ANAGNI - Torna ad accendersi la protesta dei 1300 dipendenti della multinazionale indiana, che hanno deciso di mantenere alta l'attenzione sui destini del sito industriale di Anagni. Sono in corso le trattative che dovrebbero portare all'individuazione della nuova società che, tra le cinque che hanno presentato una offerta formale, subentrerà al colosso indiano nella proprietà della fabbrica. Stando al calendario del Ministero dello Sviluppo economico, tutto avrebbe dovuto concludersi entro il 28 febbraio, ma è probabile uno slittamento di un mese nella decisione finale, prevista dunque per la fine di marzo. I sindacati temono che la situazione possa precipitare fino alla chiusura definitiva dello stabilimento.
Domani 11 febbraio, i lavoratori si riuniranno in assemblea per stabilire le forme di mobilitazione.

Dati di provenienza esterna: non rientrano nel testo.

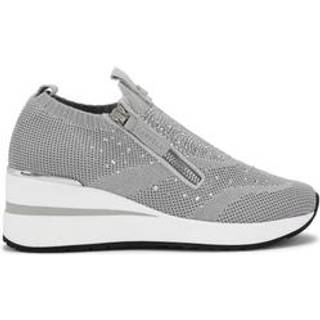 Carvela Carvela High Rise Zip Knit Trainers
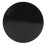 Capuchons centraux de moyeu de roue 56 mm - 4 pièces - noir 9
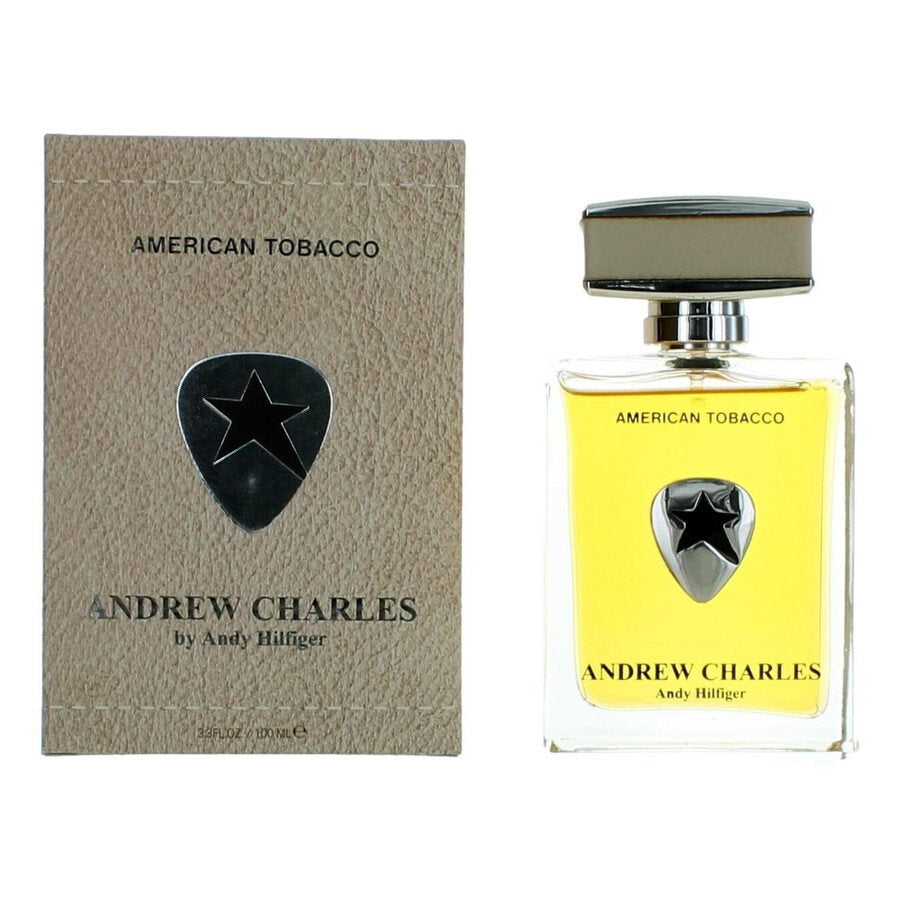 Andrew Hilfiger, American Tobacco, Eau De Toilette, For Men, 100 ml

Subito dopo l'assemblea un altro appuntamento attende la Videocon: infatti l'Adiconsum di Anagni si è resa promotrice di un incontro finalizzato all'illustrazione da parte del dott. Antonino Lo Monaco, responsabile della Censim Italia, consulente del Gruppo Otto Italia, dello stato dell'iter relativo alla proposta di acquisizione della Videocon. Presso l'Auditorium comunale il responsabile della società illustrerà il progetto di rinconversione del gruppo cinese interessato a rilevare lo stabilimento VDC e lo stato dell'iter alla stampa, alle forze sindacali e alle rappresentanze politiche.